Le générateur de masques pédagogiques permet aux enseignants de monter en compétence…
Alexandre Booms : Les enseignants ont généralement une idée précise de la façon dont leur enseignement doit se dérouler, mais ne la formalise pas toujours. Pour pallier ce manque de formalisation, « les masques » proposent d’utiliser un formulaire pour élaborer un syllabus de cours. Celui-ci aide l’enseignant de clarifier ses attentes et les modalités de formation qu’il a choisies, et il informe également les étudiants sur la façon dont le cours va se dérouler. Ensuite, l’enseignant peu expérimenté peut choisir entre deux approches. Il peut activer l’agent conversationnel pour l’aider à choisir ses outils à travers un jeu de questions ciblées et de propositions de choix fondés sur les réponses. Il peut aussi se rapprocher de la cellule d’appui pédagogique de l’université et utiliser le formulaire imaginé comme outil de dialogue d’échange entre lui et les ingénieurs pédagogiques. Pour les enseignants plus aguerris, il est possible de créer un masque en sélectionnant directement les outils Moodle, sans passer par la phase de questionnements.
Le dialogue entre enseignants et ingénieurs pédagogiques se révèle essentiel ?
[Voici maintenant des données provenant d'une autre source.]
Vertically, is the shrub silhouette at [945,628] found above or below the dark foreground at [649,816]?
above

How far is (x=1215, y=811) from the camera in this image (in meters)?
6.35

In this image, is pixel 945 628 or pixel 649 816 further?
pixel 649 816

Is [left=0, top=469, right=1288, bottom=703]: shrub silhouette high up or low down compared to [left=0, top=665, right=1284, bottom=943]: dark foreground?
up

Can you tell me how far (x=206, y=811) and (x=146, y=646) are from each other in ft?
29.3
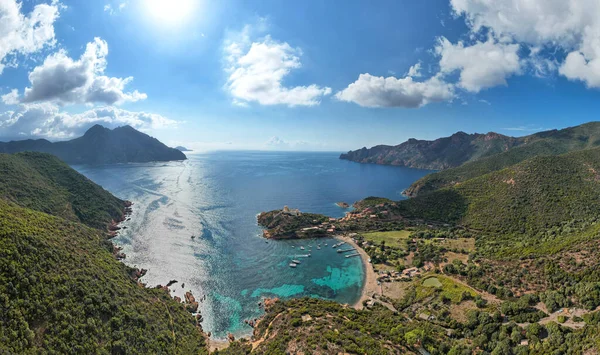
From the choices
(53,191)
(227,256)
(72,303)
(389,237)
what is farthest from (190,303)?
(53,191)

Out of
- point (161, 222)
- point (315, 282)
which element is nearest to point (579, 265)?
point (315, 282)

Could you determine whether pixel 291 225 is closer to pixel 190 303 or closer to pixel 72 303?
pixel 190 303

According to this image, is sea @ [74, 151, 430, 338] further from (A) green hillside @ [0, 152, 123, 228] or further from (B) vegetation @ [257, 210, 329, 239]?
(A) green hillside @ [0, 152, 123, 228]

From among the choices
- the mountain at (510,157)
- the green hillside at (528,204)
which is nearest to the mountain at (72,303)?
the green hillside at (528,204)

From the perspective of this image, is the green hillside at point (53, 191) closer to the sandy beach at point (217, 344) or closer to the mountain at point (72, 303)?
the mountain at point (72, 303)

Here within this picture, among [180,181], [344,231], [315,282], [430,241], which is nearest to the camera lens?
[315,282]

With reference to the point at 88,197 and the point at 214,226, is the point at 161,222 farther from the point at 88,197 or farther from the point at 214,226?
the point at 88,197
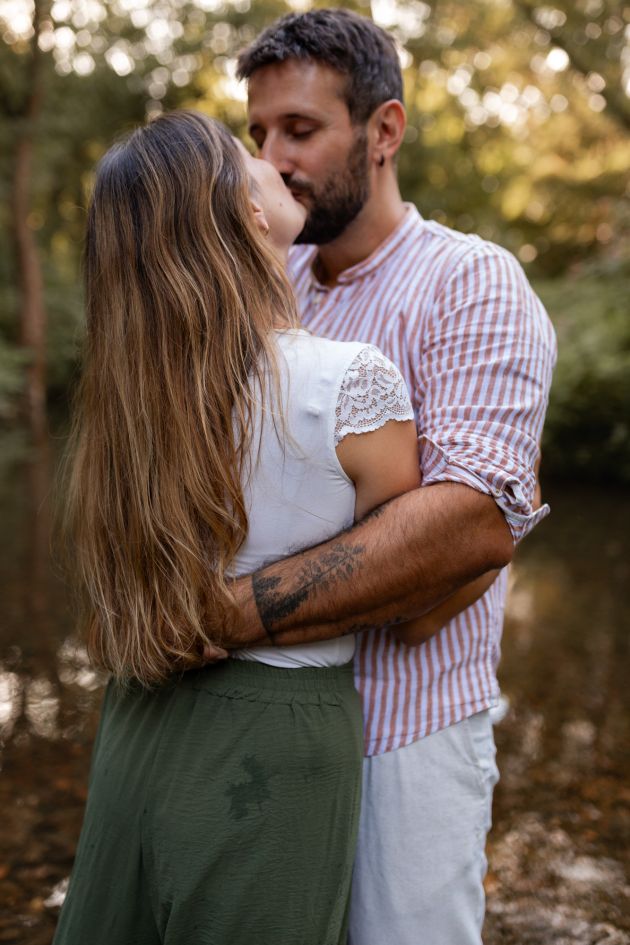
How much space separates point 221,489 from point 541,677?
4.89 meters

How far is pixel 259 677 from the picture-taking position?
168 cm

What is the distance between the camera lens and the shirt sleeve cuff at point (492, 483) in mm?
1679

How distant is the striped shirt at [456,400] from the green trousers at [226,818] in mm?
218

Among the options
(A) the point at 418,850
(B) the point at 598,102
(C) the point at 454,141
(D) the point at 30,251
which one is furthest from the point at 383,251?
(C) the point at 454,141

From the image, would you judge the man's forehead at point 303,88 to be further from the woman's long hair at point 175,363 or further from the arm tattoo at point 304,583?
the arm tattoo at point 304,583

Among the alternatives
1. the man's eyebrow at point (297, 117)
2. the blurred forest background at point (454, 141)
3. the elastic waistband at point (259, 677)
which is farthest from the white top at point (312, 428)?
the blurred forest background at point (454, 141)

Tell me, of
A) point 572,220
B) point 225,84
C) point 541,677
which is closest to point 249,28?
point 225,84

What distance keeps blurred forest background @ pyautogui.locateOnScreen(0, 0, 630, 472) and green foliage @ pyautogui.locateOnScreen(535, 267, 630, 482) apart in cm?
2

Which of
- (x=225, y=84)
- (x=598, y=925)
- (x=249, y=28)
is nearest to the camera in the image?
(x=598, y=925)

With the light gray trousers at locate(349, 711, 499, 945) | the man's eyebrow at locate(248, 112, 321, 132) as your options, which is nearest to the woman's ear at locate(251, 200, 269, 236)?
the man's eyebrow at locate(248, 112, 321, 132)

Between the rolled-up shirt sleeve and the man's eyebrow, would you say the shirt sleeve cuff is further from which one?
the man's eyebrow

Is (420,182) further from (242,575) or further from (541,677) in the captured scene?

Alexandre Booms : En effet, car nous avons deux experts dans deux domaines convergents, mais distincts, qui doivent communiquer. D’une part, les enseignants, qui connaissent les spécificités de leur public, les contraintes liées à l’organisation de leurs apprentissages et qui maitrisent leur discipline et la façon dont on l’enseigne, mais dont la maitrise technique de Moodle est partielle ; d’autre part, des ingénieurs pédagogiques qui connaissent souvent très bien le fonctionnement des plateformes et des outils intégrés, mais qui ont souvent une vision partielle des particularités des différents enseignements et de leur diversité. Nous avons donc imaginé un outil qui permettait d’instaurer un dialogue explicite aussi bien pédagogique que technique entre ces experts. Il permet alors d’amorcer un travail côte à côte, entre professionnels. Il remplace les démonstrations d’outils dans lesquelles l’enseignant doit se projeter. Il remplace aussi la sous-traitance de médiatisation d’un contenu auquel doivent parfois répondre les ingénieurs pédagogiques. Les « masques » sont conçus comme un moyen de médiation entre ces deux professionnels
Quels retours avez-vous observés sur le terrain ?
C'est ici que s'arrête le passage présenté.